One incident stands out to me in particular: one of our neighbors ran into Dayna outside our house and asked how the pregnancy was going (not knowing Ethan’s prognosis). When Dayna told her the truth, the woman replied with “everything happens for a reason,” turned on her heals, and walked quickly away. In my less charitable moments I liken this woman to a frightened squid unleashing a cloud of black ink and making her escape. I don’t think she is a bad person, but this moment taught me that sometimes our platitudes are a defense mechanism, a bundle of straws we cling to when we need control in the face of chaos. But this fearful mindset, while often disguised as courage and faith, can keep us from entering into truthful, vulnerable relationships with others, both when we need to be there for others, and when we need support ourselves.

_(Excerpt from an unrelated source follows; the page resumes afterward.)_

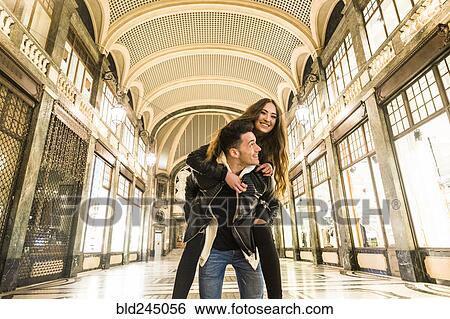 Stock Photograph - Caucasian man carrying woman piggyback in lobby. Fotosearch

In my work at OCP I hear many of these same messages, sometimes from the mouths of those who have suffered the most from homelessness, hunger, unemployment, abuse, and family separation, and I worry about the potential destructive effects of internalizing them. If everything happens for a reason, what is it? How many times must one try and fail before one has solved the riddle of life and “passed the test?”

Someone I know says that homelessness is a result of a lack of relationship. Another way of putting it is that homelessness happens when someone loses the social ties that make one resilient in times of hardship. The truth is, crap happens. Sometime it breaks us, and eventually it’s going to kill all of us. Some crap is caused by human behavior, and some isn’t. I’ve experienced the kind of crap that can tear lives and families apart. I just got lucky: I was born with the privileges of a stable, loving network of family and friends, and the access to education, employment, health care, and financing that is readily available to those of my race, gender, and social class. These resources have all made me more resilient when bad things happened to me. Other people don’t have these things, and we meet many of them here at OCP.

I don’t believe there is a higher power who inflicts suffering on us to test us or teach us. I believe God’s agenda is to heal us by restoring the broken bonds of relationship. If there is any test in suffering, the real failure is when we allow someone to suffer alone and unaccompanied, without the unconditional love of others that holds us, reminds us that we are beautiful, and makes us resilient.